Cosa succede nelle Procure della Liguria?
La toga antimafia in chat: “Quei magistrati sono banditi”, ma il Csm archivia tutto

Cosa succede nelle Procure della Liguria? Ci sono dei segreti che non possono essere raccontati? Alcuni pm hanno qualcosa di indicibile da nascondere? Sono tutte domande che non avranno mai una risposta perché il Consiglio superiore della magistratura ha deciso di archiviare frettolosamente la pratica aperta nei confronti di Anna Canepa, attuale sostituto presso la Procura nazionale antimafia. L’inquietante vicenda, mai raccontata sui grandi giornali, inizia a luglio del 2018 e, come capita spesso, vede coinvolto Luca Palamara. Siamo alla vigilia della nomina del nuovo procuratore di Savona e Anna Canepa, toga di punta di Magistratura democratica, decide di scrivere allo zar delle nomine, in quel momento potentissimo e super riverito componente della Commissione per gli incarichi direttivi di Palazzo dei Marescialli.

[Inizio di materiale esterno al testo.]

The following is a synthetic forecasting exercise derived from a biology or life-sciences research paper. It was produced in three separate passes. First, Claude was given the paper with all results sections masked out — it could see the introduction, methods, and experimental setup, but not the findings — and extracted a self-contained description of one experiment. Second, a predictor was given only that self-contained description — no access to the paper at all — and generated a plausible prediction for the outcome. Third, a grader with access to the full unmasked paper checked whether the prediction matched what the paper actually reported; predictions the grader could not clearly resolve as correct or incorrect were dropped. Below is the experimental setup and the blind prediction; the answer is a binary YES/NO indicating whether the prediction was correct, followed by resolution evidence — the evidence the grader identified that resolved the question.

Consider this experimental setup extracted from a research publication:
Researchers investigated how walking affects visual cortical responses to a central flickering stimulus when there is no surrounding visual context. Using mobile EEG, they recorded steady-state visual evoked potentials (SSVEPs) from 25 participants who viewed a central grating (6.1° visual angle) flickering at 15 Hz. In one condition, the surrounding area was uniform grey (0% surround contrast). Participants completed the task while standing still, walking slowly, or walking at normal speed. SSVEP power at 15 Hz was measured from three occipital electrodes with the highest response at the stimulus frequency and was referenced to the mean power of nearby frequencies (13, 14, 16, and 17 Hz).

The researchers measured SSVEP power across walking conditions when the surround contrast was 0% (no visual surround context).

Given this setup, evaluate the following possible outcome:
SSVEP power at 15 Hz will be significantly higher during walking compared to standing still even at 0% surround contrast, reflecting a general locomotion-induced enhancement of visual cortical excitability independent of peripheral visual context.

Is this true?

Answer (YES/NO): NO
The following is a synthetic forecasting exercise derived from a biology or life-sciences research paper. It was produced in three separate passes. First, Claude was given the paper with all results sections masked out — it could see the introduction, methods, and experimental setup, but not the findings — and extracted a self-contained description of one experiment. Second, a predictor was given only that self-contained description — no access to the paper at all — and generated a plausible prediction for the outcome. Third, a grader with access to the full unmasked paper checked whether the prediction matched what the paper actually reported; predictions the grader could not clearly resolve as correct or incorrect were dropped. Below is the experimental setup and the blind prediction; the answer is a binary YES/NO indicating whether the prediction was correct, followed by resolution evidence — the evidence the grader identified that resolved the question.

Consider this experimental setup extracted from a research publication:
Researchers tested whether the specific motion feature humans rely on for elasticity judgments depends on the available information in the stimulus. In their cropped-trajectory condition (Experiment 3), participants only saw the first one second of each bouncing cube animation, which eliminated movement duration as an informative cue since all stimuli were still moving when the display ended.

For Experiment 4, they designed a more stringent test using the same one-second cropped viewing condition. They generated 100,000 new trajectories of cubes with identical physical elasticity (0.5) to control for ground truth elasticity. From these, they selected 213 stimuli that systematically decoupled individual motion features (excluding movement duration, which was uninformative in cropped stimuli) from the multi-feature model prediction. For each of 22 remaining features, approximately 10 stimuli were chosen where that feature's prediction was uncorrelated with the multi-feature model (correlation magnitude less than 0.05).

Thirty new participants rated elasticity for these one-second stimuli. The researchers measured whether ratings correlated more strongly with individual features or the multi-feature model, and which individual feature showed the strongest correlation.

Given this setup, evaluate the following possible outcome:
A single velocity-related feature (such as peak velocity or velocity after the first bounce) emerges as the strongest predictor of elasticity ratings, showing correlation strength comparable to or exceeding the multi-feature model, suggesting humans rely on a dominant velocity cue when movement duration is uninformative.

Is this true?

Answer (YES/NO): NO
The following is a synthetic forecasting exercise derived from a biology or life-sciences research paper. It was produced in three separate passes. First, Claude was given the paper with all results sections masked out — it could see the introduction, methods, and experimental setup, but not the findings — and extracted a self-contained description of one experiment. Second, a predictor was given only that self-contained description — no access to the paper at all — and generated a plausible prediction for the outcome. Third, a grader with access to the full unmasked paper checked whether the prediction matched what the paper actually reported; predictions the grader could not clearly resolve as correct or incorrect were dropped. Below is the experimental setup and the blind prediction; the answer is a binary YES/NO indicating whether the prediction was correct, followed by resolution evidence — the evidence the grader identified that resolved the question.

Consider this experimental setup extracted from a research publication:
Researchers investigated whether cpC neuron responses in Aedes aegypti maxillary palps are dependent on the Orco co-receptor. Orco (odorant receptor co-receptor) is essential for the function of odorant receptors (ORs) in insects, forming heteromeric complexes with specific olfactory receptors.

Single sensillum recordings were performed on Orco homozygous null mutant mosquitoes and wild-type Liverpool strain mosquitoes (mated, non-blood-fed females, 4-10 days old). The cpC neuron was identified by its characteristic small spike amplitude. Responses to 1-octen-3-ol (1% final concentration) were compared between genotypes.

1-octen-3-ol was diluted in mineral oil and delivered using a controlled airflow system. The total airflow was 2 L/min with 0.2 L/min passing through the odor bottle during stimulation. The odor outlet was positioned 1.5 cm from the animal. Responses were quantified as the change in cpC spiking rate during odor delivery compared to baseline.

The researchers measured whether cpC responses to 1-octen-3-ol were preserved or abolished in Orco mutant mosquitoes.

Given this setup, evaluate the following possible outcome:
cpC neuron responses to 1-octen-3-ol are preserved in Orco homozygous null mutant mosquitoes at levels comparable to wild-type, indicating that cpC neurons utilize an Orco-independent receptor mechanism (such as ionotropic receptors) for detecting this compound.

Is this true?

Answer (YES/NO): NO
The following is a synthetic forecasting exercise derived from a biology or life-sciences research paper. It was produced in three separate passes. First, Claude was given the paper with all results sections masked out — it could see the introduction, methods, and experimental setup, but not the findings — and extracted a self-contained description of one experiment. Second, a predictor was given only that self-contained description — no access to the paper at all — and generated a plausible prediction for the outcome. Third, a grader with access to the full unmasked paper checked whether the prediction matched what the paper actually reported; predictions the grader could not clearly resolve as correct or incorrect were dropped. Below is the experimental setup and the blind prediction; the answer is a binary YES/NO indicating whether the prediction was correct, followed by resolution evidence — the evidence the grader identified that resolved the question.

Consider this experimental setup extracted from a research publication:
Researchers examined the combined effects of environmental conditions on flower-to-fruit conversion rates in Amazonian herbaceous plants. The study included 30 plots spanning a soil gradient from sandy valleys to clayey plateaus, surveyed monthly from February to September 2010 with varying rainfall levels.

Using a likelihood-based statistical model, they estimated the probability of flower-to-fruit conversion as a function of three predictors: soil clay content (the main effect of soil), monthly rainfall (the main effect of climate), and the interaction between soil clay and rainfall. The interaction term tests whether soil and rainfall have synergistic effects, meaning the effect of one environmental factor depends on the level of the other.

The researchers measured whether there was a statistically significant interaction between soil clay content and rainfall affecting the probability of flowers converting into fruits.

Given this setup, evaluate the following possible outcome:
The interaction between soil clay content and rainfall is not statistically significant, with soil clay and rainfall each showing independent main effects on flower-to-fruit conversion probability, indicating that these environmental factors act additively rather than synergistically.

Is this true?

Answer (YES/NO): NO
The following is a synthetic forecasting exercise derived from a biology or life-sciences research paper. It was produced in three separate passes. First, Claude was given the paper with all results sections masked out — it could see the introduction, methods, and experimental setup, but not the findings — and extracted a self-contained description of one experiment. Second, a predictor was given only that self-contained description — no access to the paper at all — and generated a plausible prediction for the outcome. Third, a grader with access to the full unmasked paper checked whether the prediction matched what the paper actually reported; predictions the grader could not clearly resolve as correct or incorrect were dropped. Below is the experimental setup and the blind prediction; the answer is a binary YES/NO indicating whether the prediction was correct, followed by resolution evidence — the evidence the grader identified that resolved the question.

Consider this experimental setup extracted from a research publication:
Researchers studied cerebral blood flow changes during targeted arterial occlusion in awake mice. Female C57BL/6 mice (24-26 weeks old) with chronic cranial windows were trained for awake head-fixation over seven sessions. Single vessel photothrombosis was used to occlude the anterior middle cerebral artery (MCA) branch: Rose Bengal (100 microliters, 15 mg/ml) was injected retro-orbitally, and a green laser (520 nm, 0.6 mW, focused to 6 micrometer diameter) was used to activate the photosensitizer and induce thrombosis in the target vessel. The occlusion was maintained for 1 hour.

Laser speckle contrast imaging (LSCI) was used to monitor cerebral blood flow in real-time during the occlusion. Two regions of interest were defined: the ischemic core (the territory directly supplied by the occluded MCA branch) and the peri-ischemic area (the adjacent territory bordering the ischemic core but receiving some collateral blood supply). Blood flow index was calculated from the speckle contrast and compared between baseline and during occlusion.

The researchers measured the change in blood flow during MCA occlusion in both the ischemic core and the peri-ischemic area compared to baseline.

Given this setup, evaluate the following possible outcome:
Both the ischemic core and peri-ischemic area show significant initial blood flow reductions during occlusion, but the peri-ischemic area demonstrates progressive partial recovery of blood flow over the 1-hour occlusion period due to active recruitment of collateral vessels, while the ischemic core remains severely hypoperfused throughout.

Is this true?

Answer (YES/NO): NO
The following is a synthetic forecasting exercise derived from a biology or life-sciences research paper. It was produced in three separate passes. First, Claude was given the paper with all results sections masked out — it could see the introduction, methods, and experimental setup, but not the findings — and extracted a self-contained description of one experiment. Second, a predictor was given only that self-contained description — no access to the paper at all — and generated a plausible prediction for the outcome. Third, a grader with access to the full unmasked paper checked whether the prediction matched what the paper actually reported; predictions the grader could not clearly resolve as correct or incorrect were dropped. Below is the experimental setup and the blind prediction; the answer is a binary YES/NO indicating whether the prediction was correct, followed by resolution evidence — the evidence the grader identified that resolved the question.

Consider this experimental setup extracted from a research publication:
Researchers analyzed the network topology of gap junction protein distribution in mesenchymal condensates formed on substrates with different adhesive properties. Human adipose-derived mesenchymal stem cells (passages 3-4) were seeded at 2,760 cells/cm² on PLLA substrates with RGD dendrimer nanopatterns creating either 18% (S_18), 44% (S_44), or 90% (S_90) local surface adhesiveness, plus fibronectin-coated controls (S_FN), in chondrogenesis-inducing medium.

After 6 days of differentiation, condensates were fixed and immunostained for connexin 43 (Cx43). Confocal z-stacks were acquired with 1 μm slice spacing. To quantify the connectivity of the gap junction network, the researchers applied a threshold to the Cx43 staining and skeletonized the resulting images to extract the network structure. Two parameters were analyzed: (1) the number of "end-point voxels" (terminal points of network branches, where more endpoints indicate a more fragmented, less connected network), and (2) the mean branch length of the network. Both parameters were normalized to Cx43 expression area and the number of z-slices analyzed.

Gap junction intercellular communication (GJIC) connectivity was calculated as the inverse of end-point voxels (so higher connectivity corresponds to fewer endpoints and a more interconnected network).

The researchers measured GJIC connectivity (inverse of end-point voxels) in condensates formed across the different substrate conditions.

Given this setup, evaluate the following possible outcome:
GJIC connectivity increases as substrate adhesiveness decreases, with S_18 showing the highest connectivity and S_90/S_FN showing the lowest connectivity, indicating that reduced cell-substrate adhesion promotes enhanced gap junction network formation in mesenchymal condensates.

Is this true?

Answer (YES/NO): NO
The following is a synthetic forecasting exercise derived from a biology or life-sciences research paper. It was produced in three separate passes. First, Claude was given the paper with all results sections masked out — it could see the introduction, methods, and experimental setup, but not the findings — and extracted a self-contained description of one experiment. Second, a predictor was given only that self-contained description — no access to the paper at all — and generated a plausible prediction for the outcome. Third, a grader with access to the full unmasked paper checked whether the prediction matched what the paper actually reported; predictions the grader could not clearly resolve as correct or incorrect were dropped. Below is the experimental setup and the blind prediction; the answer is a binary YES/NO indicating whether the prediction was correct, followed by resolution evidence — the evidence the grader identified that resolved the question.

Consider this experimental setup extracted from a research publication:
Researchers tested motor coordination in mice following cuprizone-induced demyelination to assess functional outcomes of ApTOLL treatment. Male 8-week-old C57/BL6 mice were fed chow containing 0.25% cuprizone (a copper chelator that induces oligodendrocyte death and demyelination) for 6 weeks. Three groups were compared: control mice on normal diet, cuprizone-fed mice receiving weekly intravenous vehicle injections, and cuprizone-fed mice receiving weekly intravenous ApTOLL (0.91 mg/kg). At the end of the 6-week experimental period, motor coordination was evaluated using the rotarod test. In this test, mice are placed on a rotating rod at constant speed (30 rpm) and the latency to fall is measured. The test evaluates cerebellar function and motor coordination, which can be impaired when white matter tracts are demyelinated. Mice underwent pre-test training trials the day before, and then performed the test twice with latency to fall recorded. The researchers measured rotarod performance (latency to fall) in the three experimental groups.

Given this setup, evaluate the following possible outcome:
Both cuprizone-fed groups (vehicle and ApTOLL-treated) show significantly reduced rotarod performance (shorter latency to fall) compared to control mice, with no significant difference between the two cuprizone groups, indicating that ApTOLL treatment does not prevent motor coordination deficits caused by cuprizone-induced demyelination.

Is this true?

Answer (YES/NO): NO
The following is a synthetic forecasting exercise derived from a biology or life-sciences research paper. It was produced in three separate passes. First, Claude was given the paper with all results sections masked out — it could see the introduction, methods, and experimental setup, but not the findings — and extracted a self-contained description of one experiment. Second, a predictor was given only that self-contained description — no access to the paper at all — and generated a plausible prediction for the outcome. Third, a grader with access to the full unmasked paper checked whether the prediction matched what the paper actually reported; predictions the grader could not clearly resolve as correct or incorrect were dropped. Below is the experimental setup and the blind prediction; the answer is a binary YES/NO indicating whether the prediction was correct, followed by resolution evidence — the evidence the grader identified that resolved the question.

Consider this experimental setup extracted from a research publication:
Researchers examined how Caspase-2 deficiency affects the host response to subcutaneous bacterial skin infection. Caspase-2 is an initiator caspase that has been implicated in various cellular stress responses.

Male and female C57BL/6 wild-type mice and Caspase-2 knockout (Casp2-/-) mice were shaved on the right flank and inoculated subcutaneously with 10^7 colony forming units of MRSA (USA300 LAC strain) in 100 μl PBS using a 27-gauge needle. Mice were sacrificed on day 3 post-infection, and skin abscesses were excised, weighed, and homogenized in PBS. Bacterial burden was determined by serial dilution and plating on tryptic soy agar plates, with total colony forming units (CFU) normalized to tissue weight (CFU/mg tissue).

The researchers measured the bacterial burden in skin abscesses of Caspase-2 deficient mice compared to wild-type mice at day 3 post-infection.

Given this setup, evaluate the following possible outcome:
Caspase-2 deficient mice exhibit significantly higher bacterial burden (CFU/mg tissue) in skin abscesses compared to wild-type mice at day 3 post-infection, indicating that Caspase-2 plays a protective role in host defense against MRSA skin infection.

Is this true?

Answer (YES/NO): YES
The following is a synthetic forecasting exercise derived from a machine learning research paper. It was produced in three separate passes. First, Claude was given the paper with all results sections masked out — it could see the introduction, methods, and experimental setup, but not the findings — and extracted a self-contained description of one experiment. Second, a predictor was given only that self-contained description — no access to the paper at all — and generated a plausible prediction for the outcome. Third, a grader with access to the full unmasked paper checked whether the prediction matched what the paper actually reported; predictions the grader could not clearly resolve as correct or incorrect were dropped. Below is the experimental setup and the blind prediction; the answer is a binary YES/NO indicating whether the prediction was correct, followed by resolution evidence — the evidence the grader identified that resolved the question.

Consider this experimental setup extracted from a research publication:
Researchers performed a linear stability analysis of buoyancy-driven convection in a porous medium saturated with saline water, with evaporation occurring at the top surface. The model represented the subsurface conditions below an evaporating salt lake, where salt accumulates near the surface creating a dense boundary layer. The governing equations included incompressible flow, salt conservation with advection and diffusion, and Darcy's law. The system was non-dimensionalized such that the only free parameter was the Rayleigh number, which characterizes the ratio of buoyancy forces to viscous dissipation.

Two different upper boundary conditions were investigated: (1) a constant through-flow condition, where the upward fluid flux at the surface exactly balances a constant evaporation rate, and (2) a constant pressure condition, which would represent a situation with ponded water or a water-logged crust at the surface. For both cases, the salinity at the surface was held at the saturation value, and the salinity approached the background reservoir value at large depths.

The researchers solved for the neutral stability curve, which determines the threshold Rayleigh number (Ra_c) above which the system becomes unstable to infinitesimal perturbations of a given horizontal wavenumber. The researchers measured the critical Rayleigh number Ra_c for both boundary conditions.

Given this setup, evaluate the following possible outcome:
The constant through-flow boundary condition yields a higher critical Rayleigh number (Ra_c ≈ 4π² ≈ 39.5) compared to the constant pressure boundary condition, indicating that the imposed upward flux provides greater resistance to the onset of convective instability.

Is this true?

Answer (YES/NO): NO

«Scusa se ti disturbo, domani dovreste discutere del procuratore di Savona, è uno snodo fondamentale», scrive Canepa a Palamara. «Sono in corsa Arena (Giovanni) e Landolfi (Alberto), uno di Mi (Magistratura indipendente) e l’altro di Ai (Autonomi&indipendenza)», prosegue la magistrata antimafia. «Ma non è questo il problema. Sono 2 banditi incapaci», puntualizza, ricordando che «il migliore è Ubaldo Pelosi, attuale facente funzioni». Il messaggio si chiude con un «grazie e buon lavoro». «Ok tesoro», gli risponde subito Palamara, lasciando trasparire grande confidenza. «Mi raccomando», aggiunge allora la magistrata. E Palamara: «Assolutamente si». La segnalazione, per la cronaca, andrà in porto e Pelosi verrà nominato procuratore di Savona e i due continueranno a fare servizio a Genova.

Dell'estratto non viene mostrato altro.